*Task prompt*
Retype the listing below word for word, keeping every line and mark unchanged.

Excerpts from a spatial reasoning dataset:
++++++++

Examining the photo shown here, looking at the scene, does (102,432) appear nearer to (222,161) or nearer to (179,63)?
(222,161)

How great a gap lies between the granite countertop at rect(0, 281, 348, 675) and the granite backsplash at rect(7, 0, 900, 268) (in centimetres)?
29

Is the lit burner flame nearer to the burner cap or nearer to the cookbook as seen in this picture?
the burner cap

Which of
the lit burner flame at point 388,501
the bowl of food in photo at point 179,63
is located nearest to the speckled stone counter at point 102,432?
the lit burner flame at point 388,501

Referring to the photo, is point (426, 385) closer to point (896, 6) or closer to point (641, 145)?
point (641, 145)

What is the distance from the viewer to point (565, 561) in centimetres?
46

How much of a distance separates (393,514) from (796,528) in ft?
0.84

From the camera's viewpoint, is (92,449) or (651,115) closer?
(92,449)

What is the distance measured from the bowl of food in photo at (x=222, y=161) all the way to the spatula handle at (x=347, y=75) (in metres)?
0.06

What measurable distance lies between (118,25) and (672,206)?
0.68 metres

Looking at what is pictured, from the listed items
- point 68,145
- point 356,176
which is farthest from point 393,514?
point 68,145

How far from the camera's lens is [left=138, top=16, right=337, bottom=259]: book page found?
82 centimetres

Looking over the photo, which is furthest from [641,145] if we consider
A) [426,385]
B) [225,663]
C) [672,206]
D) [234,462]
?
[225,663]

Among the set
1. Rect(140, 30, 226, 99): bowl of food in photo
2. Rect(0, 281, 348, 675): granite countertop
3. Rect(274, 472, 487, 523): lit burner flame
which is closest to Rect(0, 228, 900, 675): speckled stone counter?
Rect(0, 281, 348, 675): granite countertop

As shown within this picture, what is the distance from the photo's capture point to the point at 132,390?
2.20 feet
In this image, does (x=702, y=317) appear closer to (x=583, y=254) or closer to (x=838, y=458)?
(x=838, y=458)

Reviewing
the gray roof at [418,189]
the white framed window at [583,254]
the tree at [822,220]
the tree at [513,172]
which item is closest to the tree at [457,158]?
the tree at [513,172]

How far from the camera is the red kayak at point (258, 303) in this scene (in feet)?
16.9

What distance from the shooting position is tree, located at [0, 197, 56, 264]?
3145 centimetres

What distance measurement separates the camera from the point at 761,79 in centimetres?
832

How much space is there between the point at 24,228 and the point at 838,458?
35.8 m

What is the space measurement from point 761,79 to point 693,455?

++++++++

*Worked answer*
Examining the photo shown here, looking at the scene, does (102,432) appear nearer to (222,161) or nearer to (179,63)?
(222,161)

How great a gap lies between the granite countertop at rect(0, 281, 348, 675) and the granite backsplash at rect(7, 0, 900, 268) (in centimetres)?
29

Is the lit burner flame nearer to the burner cap or nearer to the cookbook as seen in this picture?
the burner cap

Which of
the lit burner flame at point 388,501
the bowl of food in photo at point 179,63
is located nearest to the speckled stone counter at point 102,432?
the lit burner flame at point 388,501

Referring to the photo, is point (426, 385) closer to point (896, 6) or closer to point (641, 145)?
point (641, 145)

What is the distance from the viewer to point (565, 561) in centimetres?
46

How much of a distance separates (393,514) from (796,528) in ft?
0.84

From the camera's viewpoint, is (92,449) or (651,115) closer?
(92,449)

What is the distance measured from the bowl of food in photo at (x=222, y=161) all the way to the spatula handle at (x=347, y=75) (in metres)?
0.06

What measurable distance lies between (118,25) and (672,206)?
0.68 metres

Looking at what is pictured, from the listed items
- point 68,145
- point 356,176
which is farthest from point 393,514?
point 68,145

How far from the camera's lens is [left=138, top=16, right=337, bottom=259]: book page found?
82 centimetres

Looking over the photo, which is furthest from [641,145] if we consider
A) [426,385]
B) [225,663]
C) [672,206]
D) [234,462]
?
[225,663]

Among the set
1. Rect(140, 30, 226, 99): bowl of food in photo
2. Rect(0, 281, 348, 675): granite countertop
3. Rect(274, 472, 487, 523): lit burner flame
which is closest to Rect(0, 228, 900, 675): speckled stone counter?
Rect(0, 281, 348, 675): granite countertop

As shown within this picture, what is the distance from the photo's capture point to the point at 132,390?
2.20 feet
In this image, does (x=702, y=317) appear closer to (x=583, y=254) or closer to (x=838, y=458)?
(x=838, y=458)

Reviewing
the gray roof at [418,189]
the white framed window at [583,254]
the tree at [822,220]
the tree at [513,172]
which item is closest to the tree at [457,158]?
the tree at [513,172]

How far from the camera is the red kayak at point (258, 303) in this scene (in feet)?
16.9

What distance from the shooting position is tree, located at [0, 197, 56, 264]?
3145 centimetres

What distance measurement separates the camera from the point at 761,79 in centimetres?
832

How much space is there between the point at 24,228 and the point at 838,458?
35.8 m

What is the space measurement from point 761,79 to point 693,455?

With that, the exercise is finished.